Commission Finds U.S. Is Unprepared for Major Cyberattacks

The Cyberspace Solarium Commission released a report based on a months-long study that showed the U.S. government’s lack of ability to block cyber threats. The Commission lists 75 recommendations for major structural changes, including the creation of Congressional committees dedicated to cybersecurity and a White House-based national cybersecurity director to be confirmed by the Senate. The report is blunt in its assessment that the U.S. government’s current approach to cyberattacks is “fundamentally flawed.”

The Wall Street Journal reports that, according to the Commission, “the U.S. is currently not designed to act with the speed and agility necessary to defend the country in cyberspace,” especially with regards to “nation-state-sponsored intellectual property theft using cyber espionage.”

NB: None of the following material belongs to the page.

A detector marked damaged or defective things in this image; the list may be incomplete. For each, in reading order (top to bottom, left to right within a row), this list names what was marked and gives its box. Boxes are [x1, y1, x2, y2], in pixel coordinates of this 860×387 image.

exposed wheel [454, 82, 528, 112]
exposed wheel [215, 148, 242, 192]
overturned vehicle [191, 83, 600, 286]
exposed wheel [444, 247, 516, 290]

The Commission, “a Congressionally mandated body formed last year,” noted that its recommendations “may be difficult to achieve, even in the long term, given political hurdles and Washington’s tendency to stick to the status quo in the absence of crisis.” Senator Angus King (Independent-Maine) noted that, “this is the 9/11 Commission report without 9/11.”

The 182-page report states that, “successive presidential administrations have largely failed to deter Russia, China and other adversaries, including criminal groups, from carrying out increasingly debilitating cyberattacks … [and] outlined a three-tiered strategy of ‘layered cyber deterrence’ to reduce the consequences of cyberattacks.”

Those layers are “shaping acceptable international norms in cyberspace, denying benefits to adversaries seeking gain through cyber capabilities and imposing greater costs — including direct retaliation when necessary — on those who do.”

Other commissions that have made cybersecurity recommendations “typically haven’t involved current members of Congress or senior leadership from federal agencies,” whereas “four U.S. lawmakers are serving on the 14-member Cyberspace Solarium Commission, as well as senior national security officials, including Federal Bureau of Investigation director Chris Wray and Chris Inglis, former deputy director of the National Security Agency.”

The recommendations, “many of which would require an act of Congress,” include the creation of “permanent House select and Senate select committees on cybersecurity,” the development of a government “continuity of the economy planning,” a cybersecurity vulnerability assessment of nuclear control systems conducted by the Defense Department at the direction of Congress, a Congress-created assistant secretary of state with a new Bureau of Cybersecurity and Emerging Technologies, and a Congress-passed national data security and privacy protection law “standardizing requirements for the collection, retention and sharing of user data.”

The U.S. government is also encouraged to “promote digital literacy, civics education and public awareness.”